TASK PROMPT = Return all of the entries word for word, but omit the pictures they contain.

GIVEN RECORDS =
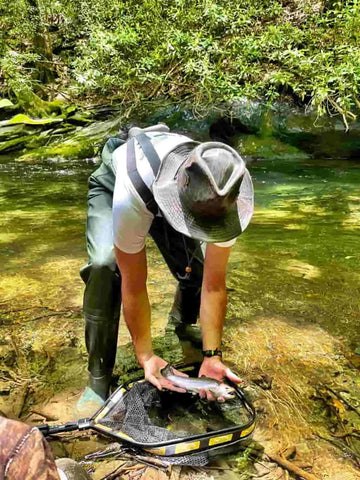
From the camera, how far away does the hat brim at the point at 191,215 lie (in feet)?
5.20

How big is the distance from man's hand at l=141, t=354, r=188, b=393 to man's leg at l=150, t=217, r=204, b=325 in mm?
600

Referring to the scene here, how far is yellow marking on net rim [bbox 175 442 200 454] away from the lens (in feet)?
5.86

FINISHED ANSWER =
From the camera, how far away does the hat brim at the point at 191,215 lie (in feet)?
5.20

How big is the distance from man's hand at l=141, t=354, r=188, b=393 to man's leg at l=150, t=217, r=204, b=325 in mm?
600

Referring to the scene here, how far is yellow marking on net rim [bbox 175 442 200 454] away from the lens (in feet)?
5.86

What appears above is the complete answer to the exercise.